Pour le premier cas, il a dit qu’il s’agit de : « Kadiatou Camara, mère d’un enfant, couturière. Sur elle, nous avons saisi 13 kilogrammes de cannabis. Cette saisie a eu lieu à son domicile. Nous l’avons prise la main dans la pâte [la main dans le sac]. Ce qui est extraordinaire en sa qualité de mère de famille. En sa qualité de dame. Elle se permet de vendre de la drogue pour subvenir à ses besoins, comme elle, elle le pense. Mais une mère de famille qui vend des produits prohibés pour subvenir à ses besoins, mais en détruisant l’enfant des gens. A ce propos, nous sommes tous inquiets. Puisque nous disons que ce sont les mamans qui passent la plus grande partie du temps avec les enfants, mais si cet enfant te voit sortir et entrer avec ce genre de produit et à la longue se rend compte que c’est des produits prohibés, qu’est-ce qu’il va faire? Par imitation il va tout de suite agir comme les autres… Alors quel avenir pour cet enfant. Ce n’est pas la quantité qui nous intéresse. Mais l’activité. La quantité que vous voyez sur la table est de cette dame. C’est une grossiste. Ce n’est pas du tout tolérable. »
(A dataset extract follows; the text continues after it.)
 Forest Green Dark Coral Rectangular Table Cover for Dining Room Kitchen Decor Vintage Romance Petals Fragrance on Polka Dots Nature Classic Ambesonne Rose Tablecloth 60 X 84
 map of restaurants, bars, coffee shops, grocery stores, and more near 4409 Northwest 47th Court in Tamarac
Au micro des journalistes, Kadiatou a reconnu les faits, en soussou : « oui je reconnais. On m’a pris à la maison à 36. Je quittais le marché et j’ai trouvé ces agents garés devant la maison. Ils m’ont dit de rentrer dans la maison pour qu’ils fouillent. Nous sommes entrés. Mais il n’y avait rien dans les chambres. Nous sommes sortis. Il y a une maisonnette à côté. Ils sont partis là-bas et c’est là-bas ils ont trouvé. C’est ma deuxième fois. C’est un client qui me le donne. Ça fait un an que je fais ça. »

Avant de regretter : « J’ai vraiment honte aujourd’hui. »
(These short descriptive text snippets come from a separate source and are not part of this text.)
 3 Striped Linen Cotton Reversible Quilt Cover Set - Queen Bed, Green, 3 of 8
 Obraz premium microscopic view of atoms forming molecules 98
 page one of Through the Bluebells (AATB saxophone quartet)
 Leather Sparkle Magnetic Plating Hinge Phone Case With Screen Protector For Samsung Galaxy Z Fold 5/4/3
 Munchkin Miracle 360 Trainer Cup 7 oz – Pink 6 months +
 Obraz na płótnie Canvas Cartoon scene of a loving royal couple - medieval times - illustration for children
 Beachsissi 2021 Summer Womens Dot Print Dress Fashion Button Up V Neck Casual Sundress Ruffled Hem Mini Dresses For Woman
Pour le deuxième cas, « Il s’agit de monsieur Mohamed Traoré, alias Moti, résidant au quartier Yimbaya Camp carrefour. Nous avons saisi effectivement, deux kilogrammes de cannabis, plus 41 boules accompagnés d’une somme de 38 millions de francs guinéens. Il a été pris en flagrant délit dans son salon. C’était, je m’excuse du terme, ce n’est pas comique, en VIP. Il était là en train de couper. Le montant que vous voyez, imaginez, c’est la vente de deux semaines. Ce monsieur il fait le pacha dans le quartier », a fait savoir le lieutenant-colonel.
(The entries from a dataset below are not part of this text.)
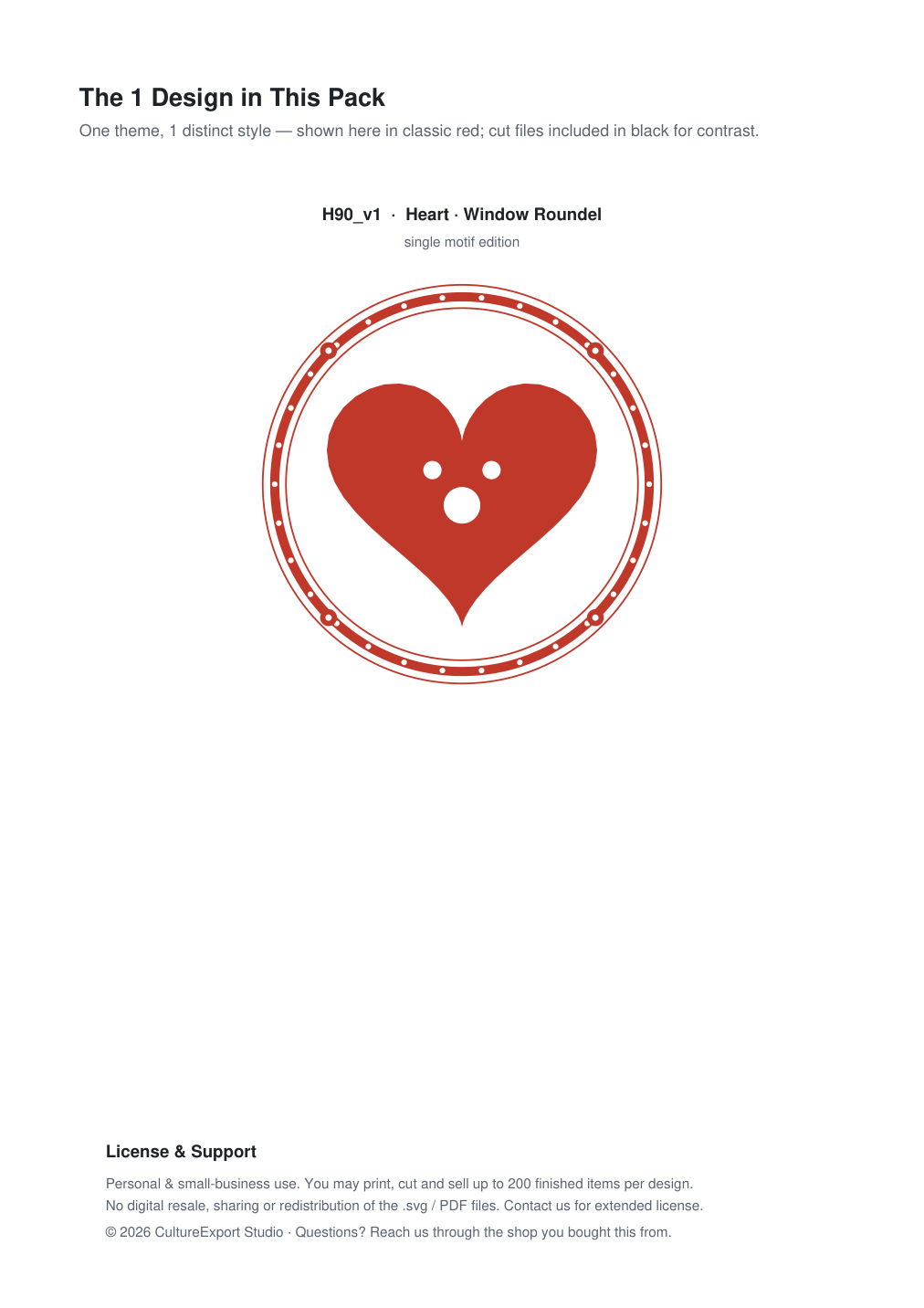 Heart Window Roundel Paper Cut - Free SVG + PDF Pack - design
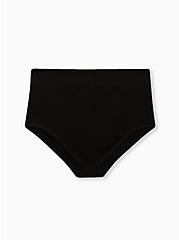 Plus Size Black Rib Seamless Brief Panty, RICH BLACK, hi-res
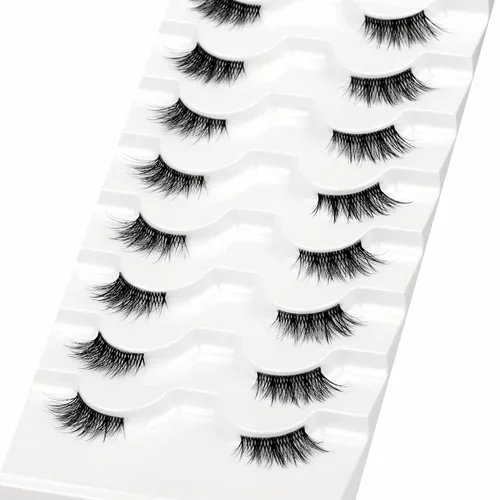 Miniatura 188 de Pooplunch - Pestañas postizas finas de visón sintético, estilo ojo de gato, naturales, cruzadas, tipo racimo, efecto 8D de volumen, tiras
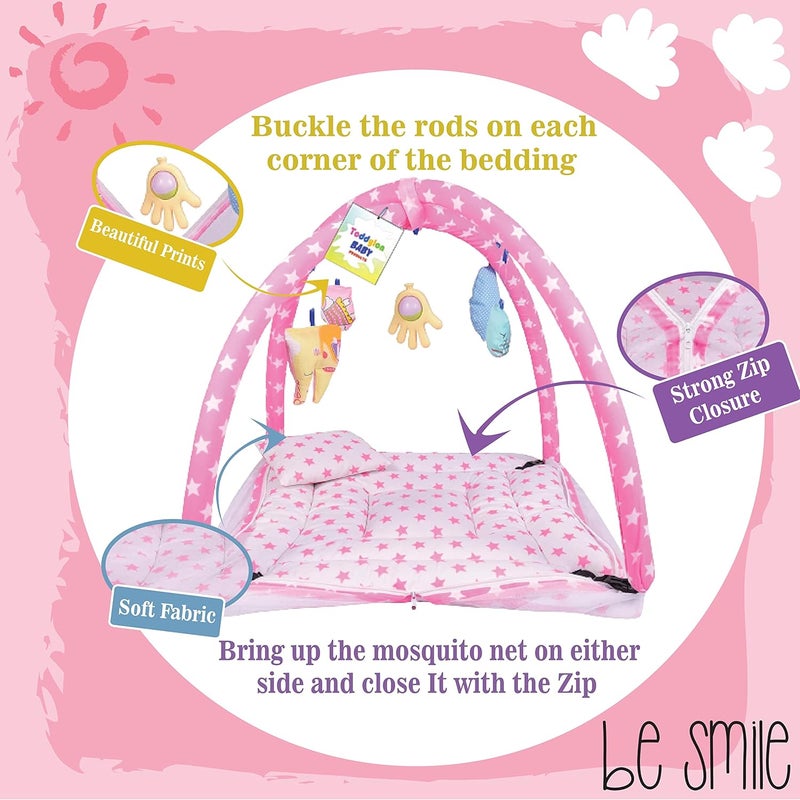 Toddylon Flat Bed Baby Play Gym New Born Baby Bedding | Mat with Hanging Toys | Mattress with Mosquito Net | Cotton Playing Mat | Playmats & Floor Gyms (0-6 Months) - Image 4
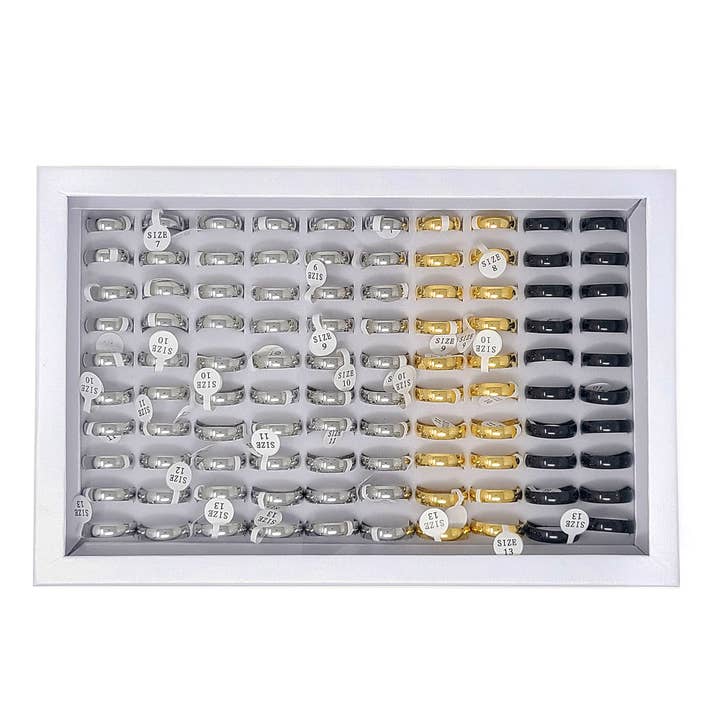 West Coast Jewelry - Wholesale Jewelry Set - Men's 100 Pcs Box Ring Set Steel Domed Wedding Bands (6mm)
Avant d’inviter les uns et les autres à s’impliquer dans la lutte : « Mais nos mamans sont dans le quartier. C’est elles qui peuvent dire, mon enfant est en train d’entreprendre quelque chose qui me fait douter. Venez, vous allez voir ce qui se passe. Mais très malheureusement nous avons reçu l’information d’autres sources. »

Mohamed Traoré a reconnu avoir été pris avec de la drogue. « Moi on m’a pris avec ça chez moi. J’étais à la maison quand les agents sont venus me prendre, ils m’ont trouvé avec l’argent et cette drogue. La drogue c’est quelqu’un qui m’a donné. Il y a une partie qui était destinée à être vendue. Mais l’autre c’est un ami qui me l’a donné », a-t-il expliqué.

Cependant, « l’argent, ce n’est pas la vente de la drogue qui me l’a donné. Mais c’est destiné à ma tante ».